Well, I'll answer your last question. Marc will give you the technical answer to the other question. We made the brand name change. We introduced this new brand in June of 2023, Pluxee. And it's true that when you introduce a new name, a new brand, it's important to make it known. And the employees that you've been meeting in the metro or seeing in the metro, rather, won't necessarily choose that for themselves. But they work in companies where they'll be offered the possibility of using the Pluxee card, and it's part of the new brand promotion. As I said, the brand just got off the ground in June, and the timing was pretty good. Because in this period when we're still preparing for the spin-off that will take place next year in 2024, it gives us all the time to get familiar with this new name. And the feedback we've got on the new brand name has been very positive. And on the more technical question, I'll give the floor to Marc.

Marc Rolland

executive
#29

Right. To answer your question on the tax regime, well, the grant will be made out to you. And with no tax, in fact, applicable to you. We got a tax ruling from the tax authority, and the company will not be taxed on the basis of these shares being allocated. If you want to have double voting rights, you'll have to register in the Netherlands, but yes, you'll be able to register by name.

Sophie Bellon

executive
#30

Thank you. I'll take microphone #5 next, please.

(Collected data)
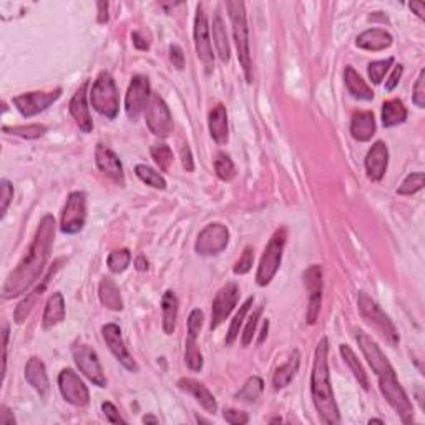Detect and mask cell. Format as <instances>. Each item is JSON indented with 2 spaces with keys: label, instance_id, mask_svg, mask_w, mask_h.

(What this exercise asks)
1. Answer these questions using the transcript:
(a) In what month and year was the Pluxee brand introduced?
(b) In what year will the spin-off take place?
(c) In which country must one register to have double voting rights?
2. Render this sentence from the transcript in French: "We got a tax ruling from the tax authority, and the company will not be taxed on the basis of these shares being allocated."

(Solution list)
1.
(a) June 2023
(b) 2024
(c) The Netherlands

2. Nous avons obtenu un rescrit fiscal de l'administration fiscale, et la société ne sera pas imposée sur la base de l'attribution de ces actions.